His models use no fossil fuels, carbon capture, direct air capture, bioenergy, blue hydrogen or nuclear power.

Jacobson’s roadmap is different from many clean-energy proposals, which advocate using all technologies possible.



LADWPs Pine Tree Wind Farm and Solar Power Plant in the Tehachapi Mountains Tehachapi Mountains on Tuesday, March 23, 2021 in Kern County, CA.
Irfan Khan | Los Angeles Times | Getty Images


A prominent Stanford University professor has outlined a roadmap for the United States to meet its total energy needs using 100% wind, water and solar by 2050.

Mark Jacobson, a Stanford professor of civil and environmental engineering and the director of its Atmosphere/Energy Program, has been promoting the idea of all renewable energy as the best way forward for more than a decade. His latest calculations toward this ambitious goal were recently published in the scientific journal Renewable Energy.


Transitioning to a clean-energy grid should happen by 2035, the study advises, with at least 80% of that adjustment completed by 2030. For the purposes of Jacobson’s study, his team factored in presumed population growth and efficiency improvements in energy to envision what that would look like in 2050.

Jacobson first published a roadmap of renewable energy for all 50 states in 2015.

This recent update of that 2015 work has a couple of notable improvements.

• _Directions_
Answer these questions using the article on Jacobson's renewable energy roadmap.
1. In which scientific journal were Jacobson's latest calculations published?
2. By what year does the study advise completing the transition to a clean-energy grid, and what share should be done by 2030?
3. In what year did Jacobson first publish a renewable energy roadmap for all 50 states?

• _Stored data_
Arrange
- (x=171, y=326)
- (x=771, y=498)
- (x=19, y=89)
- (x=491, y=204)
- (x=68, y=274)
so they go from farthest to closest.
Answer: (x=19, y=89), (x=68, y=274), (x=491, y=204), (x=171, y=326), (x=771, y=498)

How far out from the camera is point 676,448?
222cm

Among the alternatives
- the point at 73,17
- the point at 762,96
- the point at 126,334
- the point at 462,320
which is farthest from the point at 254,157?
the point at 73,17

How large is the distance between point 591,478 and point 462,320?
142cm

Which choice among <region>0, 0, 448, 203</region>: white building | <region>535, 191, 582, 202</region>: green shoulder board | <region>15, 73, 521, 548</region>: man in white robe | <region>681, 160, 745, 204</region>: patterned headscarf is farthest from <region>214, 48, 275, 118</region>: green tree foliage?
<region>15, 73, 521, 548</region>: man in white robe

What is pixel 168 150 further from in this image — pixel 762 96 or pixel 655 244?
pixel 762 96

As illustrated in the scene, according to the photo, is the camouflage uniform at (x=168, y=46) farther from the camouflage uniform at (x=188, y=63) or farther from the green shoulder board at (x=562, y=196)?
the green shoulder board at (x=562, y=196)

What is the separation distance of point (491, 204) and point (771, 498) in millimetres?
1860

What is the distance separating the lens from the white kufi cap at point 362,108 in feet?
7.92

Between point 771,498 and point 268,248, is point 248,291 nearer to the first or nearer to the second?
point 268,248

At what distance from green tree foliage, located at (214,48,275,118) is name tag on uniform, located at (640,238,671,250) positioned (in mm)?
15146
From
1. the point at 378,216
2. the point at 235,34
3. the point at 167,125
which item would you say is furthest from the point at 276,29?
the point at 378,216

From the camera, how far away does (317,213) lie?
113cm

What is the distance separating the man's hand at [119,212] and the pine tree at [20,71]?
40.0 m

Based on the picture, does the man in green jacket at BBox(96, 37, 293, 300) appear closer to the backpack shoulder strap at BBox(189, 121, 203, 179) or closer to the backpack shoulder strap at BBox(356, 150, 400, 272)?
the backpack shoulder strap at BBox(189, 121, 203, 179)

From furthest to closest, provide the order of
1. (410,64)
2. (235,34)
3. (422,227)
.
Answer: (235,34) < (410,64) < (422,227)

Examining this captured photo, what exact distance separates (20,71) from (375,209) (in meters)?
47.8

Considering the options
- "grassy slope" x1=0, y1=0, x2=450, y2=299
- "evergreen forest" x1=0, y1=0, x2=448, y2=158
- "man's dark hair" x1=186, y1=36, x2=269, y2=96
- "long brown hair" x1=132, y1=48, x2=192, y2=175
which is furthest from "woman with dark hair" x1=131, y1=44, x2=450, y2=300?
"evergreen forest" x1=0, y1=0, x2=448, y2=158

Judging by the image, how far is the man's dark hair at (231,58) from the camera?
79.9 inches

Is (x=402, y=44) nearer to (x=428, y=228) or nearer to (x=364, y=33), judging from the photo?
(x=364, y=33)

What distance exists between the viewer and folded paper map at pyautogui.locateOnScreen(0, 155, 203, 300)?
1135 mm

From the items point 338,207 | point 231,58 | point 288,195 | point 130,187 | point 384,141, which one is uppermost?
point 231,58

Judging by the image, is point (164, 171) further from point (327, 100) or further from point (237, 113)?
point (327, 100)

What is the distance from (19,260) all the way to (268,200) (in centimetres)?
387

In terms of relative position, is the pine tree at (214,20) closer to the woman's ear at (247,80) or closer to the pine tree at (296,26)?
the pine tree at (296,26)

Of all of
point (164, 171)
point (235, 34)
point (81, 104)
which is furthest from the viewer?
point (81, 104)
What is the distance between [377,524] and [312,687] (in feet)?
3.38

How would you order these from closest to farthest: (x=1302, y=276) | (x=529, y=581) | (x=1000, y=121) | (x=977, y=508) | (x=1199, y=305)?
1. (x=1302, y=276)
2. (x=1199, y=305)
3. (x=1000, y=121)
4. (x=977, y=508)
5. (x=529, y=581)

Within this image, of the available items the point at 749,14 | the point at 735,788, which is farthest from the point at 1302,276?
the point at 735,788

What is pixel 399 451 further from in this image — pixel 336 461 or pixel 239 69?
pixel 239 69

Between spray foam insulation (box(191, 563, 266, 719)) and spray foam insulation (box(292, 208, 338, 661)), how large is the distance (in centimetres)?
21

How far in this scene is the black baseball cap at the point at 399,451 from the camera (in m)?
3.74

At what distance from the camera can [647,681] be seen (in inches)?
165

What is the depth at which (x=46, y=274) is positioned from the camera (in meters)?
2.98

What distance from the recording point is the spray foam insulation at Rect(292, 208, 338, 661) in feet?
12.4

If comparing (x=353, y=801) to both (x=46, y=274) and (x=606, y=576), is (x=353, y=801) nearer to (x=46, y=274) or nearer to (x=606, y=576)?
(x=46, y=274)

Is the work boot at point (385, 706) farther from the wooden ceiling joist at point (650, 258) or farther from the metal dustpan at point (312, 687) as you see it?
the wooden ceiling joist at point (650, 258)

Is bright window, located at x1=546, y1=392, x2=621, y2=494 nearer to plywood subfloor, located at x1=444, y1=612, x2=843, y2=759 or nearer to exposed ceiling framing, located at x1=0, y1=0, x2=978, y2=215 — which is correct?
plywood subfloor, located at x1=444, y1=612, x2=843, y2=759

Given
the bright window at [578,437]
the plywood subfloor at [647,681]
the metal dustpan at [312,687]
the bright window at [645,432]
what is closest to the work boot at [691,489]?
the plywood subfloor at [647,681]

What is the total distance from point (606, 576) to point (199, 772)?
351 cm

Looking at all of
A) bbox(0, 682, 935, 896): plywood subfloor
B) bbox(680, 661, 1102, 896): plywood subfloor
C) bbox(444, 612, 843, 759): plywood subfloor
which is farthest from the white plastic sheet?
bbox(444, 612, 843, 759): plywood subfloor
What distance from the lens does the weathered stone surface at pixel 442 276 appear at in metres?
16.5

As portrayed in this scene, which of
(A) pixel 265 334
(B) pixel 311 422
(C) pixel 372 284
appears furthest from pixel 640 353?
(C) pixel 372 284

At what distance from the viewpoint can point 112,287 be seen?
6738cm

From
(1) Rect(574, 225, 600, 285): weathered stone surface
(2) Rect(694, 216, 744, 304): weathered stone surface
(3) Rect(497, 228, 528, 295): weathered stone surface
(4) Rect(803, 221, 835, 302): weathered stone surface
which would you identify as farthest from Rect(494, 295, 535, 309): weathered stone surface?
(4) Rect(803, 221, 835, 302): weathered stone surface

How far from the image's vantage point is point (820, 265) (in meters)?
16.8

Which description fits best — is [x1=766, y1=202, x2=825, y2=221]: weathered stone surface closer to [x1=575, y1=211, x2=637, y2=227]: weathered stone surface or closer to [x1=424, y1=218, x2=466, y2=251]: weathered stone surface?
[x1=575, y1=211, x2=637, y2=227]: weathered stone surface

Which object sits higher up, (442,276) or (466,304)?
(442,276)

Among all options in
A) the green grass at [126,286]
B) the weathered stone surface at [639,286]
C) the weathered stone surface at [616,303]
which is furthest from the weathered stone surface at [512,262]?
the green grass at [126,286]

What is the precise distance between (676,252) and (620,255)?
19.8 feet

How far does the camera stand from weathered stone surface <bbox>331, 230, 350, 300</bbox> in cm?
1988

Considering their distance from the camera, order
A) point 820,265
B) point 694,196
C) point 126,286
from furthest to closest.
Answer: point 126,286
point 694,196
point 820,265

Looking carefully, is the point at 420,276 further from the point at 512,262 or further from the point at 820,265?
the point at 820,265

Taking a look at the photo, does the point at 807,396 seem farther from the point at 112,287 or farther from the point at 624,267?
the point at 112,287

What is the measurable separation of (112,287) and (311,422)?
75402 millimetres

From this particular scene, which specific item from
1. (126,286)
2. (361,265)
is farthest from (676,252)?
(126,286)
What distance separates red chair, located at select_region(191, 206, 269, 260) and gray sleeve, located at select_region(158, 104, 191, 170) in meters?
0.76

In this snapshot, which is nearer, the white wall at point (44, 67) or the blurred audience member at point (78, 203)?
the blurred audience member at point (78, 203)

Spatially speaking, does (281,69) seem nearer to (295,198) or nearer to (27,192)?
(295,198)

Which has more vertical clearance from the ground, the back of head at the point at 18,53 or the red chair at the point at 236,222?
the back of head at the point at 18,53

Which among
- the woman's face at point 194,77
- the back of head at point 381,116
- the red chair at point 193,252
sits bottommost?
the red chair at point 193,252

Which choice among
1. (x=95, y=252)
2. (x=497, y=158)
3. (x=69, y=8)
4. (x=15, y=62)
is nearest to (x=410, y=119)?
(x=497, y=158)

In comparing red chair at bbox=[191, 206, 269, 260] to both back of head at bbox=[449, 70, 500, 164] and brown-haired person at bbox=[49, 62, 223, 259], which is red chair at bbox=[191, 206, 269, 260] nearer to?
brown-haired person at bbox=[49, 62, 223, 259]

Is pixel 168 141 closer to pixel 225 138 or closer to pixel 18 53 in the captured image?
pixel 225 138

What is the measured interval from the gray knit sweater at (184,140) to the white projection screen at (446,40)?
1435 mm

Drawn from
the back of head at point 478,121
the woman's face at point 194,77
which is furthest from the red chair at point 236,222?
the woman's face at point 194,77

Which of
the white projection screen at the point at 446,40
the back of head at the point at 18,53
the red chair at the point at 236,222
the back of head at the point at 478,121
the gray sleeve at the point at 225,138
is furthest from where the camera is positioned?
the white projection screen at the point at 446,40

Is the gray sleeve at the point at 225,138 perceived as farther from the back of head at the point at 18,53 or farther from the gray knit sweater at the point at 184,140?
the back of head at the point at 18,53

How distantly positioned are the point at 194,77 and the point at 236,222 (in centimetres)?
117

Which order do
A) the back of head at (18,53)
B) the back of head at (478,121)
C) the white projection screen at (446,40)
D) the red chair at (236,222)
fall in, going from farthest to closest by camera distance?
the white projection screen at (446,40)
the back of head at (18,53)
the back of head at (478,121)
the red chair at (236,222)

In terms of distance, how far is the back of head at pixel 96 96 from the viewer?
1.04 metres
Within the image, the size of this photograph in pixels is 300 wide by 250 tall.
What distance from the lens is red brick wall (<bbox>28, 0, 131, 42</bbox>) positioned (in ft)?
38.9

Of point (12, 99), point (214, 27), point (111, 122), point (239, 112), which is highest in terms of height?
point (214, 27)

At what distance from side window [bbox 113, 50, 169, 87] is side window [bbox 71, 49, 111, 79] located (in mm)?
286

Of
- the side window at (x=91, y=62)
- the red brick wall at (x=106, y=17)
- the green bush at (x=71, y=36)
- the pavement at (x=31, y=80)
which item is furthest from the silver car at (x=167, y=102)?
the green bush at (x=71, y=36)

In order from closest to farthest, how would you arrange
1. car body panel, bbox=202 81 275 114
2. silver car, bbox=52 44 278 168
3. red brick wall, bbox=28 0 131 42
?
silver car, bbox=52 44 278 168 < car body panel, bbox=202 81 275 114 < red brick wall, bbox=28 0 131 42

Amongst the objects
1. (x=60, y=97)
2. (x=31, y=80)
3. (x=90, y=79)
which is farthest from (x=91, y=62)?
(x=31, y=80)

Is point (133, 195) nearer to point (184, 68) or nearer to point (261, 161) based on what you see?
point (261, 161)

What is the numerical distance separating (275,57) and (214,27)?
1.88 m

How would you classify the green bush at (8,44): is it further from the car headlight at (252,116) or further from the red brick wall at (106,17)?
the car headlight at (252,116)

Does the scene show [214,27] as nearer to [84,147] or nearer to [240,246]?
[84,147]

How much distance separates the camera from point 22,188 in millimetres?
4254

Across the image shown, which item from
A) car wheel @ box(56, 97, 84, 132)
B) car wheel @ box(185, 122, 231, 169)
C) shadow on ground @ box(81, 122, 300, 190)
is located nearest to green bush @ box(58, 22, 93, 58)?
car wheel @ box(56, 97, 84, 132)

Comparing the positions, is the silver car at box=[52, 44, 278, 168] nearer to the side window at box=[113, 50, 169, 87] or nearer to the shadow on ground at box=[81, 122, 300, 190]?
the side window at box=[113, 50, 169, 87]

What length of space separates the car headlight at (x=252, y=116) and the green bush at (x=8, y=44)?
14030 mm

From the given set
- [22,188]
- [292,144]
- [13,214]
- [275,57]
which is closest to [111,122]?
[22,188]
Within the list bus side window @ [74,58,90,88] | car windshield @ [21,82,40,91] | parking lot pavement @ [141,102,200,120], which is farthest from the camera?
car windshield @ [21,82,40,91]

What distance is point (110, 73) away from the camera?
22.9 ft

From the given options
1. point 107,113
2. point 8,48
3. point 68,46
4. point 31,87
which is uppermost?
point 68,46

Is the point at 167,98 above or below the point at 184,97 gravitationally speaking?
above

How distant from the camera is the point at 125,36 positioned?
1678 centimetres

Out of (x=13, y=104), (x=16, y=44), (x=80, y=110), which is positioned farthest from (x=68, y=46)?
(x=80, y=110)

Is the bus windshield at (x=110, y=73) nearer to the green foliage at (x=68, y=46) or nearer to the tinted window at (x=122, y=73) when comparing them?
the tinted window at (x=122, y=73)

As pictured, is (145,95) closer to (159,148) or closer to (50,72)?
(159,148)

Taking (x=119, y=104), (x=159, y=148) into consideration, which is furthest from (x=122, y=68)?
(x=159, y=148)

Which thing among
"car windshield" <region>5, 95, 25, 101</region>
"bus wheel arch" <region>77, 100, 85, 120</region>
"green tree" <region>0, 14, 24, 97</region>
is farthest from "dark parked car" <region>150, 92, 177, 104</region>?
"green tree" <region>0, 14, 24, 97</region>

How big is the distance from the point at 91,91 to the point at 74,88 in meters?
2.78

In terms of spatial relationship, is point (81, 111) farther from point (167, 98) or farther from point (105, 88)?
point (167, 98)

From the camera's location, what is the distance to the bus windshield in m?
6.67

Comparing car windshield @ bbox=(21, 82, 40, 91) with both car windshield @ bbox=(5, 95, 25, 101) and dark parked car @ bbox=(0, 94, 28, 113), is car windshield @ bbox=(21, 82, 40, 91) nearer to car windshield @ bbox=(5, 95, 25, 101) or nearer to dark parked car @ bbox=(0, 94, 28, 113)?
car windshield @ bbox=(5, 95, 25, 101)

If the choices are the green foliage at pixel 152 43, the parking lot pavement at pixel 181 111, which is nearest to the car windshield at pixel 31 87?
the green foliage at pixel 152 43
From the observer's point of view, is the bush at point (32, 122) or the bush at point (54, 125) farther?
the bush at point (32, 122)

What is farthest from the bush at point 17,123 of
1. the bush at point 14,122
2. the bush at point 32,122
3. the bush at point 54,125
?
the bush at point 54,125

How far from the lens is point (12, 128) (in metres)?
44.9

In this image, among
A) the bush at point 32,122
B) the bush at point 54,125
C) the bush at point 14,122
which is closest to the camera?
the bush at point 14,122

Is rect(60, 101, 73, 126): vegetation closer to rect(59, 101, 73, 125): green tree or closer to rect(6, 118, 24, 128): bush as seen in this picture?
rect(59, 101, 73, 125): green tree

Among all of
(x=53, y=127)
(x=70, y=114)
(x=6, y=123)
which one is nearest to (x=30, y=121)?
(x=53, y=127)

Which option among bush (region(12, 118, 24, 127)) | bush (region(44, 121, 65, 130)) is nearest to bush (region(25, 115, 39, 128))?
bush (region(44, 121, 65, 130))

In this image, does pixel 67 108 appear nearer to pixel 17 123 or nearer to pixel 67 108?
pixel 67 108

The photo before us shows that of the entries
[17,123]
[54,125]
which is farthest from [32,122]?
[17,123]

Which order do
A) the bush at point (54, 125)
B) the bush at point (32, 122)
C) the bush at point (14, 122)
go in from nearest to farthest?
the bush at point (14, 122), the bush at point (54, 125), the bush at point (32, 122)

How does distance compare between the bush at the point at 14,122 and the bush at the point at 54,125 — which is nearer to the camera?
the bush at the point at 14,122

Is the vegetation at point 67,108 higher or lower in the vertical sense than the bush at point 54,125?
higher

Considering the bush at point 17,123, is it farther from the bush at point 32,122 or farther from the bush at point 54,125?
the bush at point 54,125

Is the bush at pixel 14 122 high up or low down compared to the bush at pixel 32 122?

• _Exercise output_
1. Renewable Energy.
2. 2035, with at least 80% done by 2030.
3. 2015.